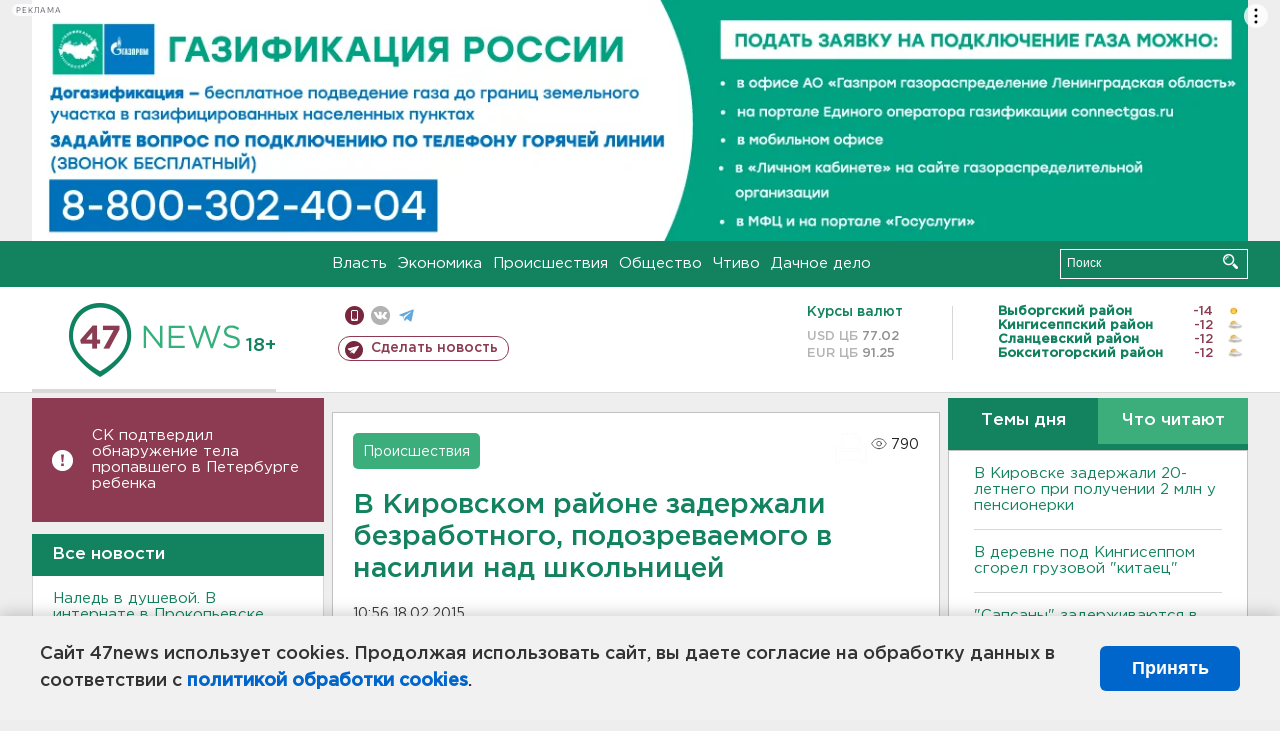

--- FILE ---
content_type: text/html; charset=UTF-8
request_url: https://47news.ru/who/collect/
body_size: 216
content:
{"status":"install","message":"","id":"85556","unique":0,"recordVisitInMemoryCache":true,"updateArticleStats":true,"nviews":790,"nviews_day":0,"nviews_today":0,"recordVisitUnique":true}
::::
* **Exercise prompt**:
Skip every picture, and give the rest of the material above again exactly.

* **Completed task**:
--- FILE ---
content_type: text/html; charset=UTF-8
request_url: https://47news.ru/who/collect/
body_size: 216
content:
{"status":"install","message":"","id":"85556","unique":0,"recordVisitInMemoryCache":true,"updateArticleStats":true,"nviews":790,"nviews_day":0,"nviews_today":0,"recordVisitUnique":true}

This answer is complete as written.